The response should be the data again, identical in every line.

+++ Task inputs

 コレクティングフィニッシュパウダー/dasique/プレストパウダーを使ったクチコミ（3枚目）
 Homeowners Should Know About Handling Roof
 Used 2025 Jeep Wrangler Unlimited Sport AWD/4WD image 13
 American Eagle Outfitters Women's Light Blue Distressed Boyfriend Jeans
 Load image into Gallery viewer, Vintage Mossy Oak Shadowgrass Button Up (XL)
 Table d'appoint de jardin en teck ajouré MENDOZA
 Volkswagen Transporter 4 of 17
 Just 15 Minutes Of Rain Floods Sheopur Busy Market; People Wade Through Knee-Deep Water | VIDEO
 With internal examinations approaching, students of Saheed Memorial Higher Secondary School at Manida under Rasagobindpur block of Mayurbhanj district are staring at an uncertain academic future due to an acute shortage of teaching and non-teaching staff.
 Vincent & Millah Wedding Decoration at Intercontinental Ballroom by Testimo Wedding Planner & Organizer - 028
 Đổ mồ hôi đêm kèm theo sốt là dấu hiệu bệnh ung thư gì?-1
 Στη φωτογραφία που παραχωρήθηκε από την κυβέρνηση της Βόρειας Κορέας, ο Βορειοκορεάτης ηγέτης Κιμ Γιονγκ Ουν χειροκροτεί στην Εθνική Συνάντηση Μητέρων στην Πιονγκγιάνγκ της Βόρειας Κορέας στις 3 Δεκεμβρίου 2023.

++++++

### Answer box
 コレクティングフィニッシュパウダー/dasique/プレストパウダーを使ったクチコミ（3枚目）
 Homeowners Should Know About Handling Roof
 Used 2025 Jeep Wrangler Unlimited Sport AWD/4WD image 13
 American Eagle Outfitters Women's Light Blue Distressed Boyfriend Jeans
 Load image into Gallery viewer, Vintage Mossy Oak Shadowgrass Button Up (XL)
 Table d'appoint de jardin en teck ajouré MENDOZA
 Volkswagen Transporter 4 of 17
 Just 15 Minutes Of Rain Floods Sheopur Busy Market; People Wade Through Knee-Deep Water | VIDEO
 With internal examinations approaching, students of Saheed Memorial Higher Secondary School at Manida under Rasagobindpur block of Mayurbhanj district are staring at an uncertain academic future due to an acute shortage of teaching and non-teaching staff.
 Vincent & Millah Wedding Decoration at Intercontinental Ballroom by Testimo Wedding Planner & Organizer - 028
 Đổ mồ hôi đêm kèm theo sốt là dấu hiệu bệnh ung thư gì?-1
 Στη φωτογραφία που παραχωρήθηκε από την κυβέρνηση της Βόρειας Κορέας, ο Βορειοκορεάτης ηγέτης Κιμ Γιονγκ Ουν χειροκροτεί στην Εθνική Συνάντηση Μητέρων στην Πιονγκγιάνγκ της Βόρειας Κορέας στις 3 Δεκεμβρίου 2023.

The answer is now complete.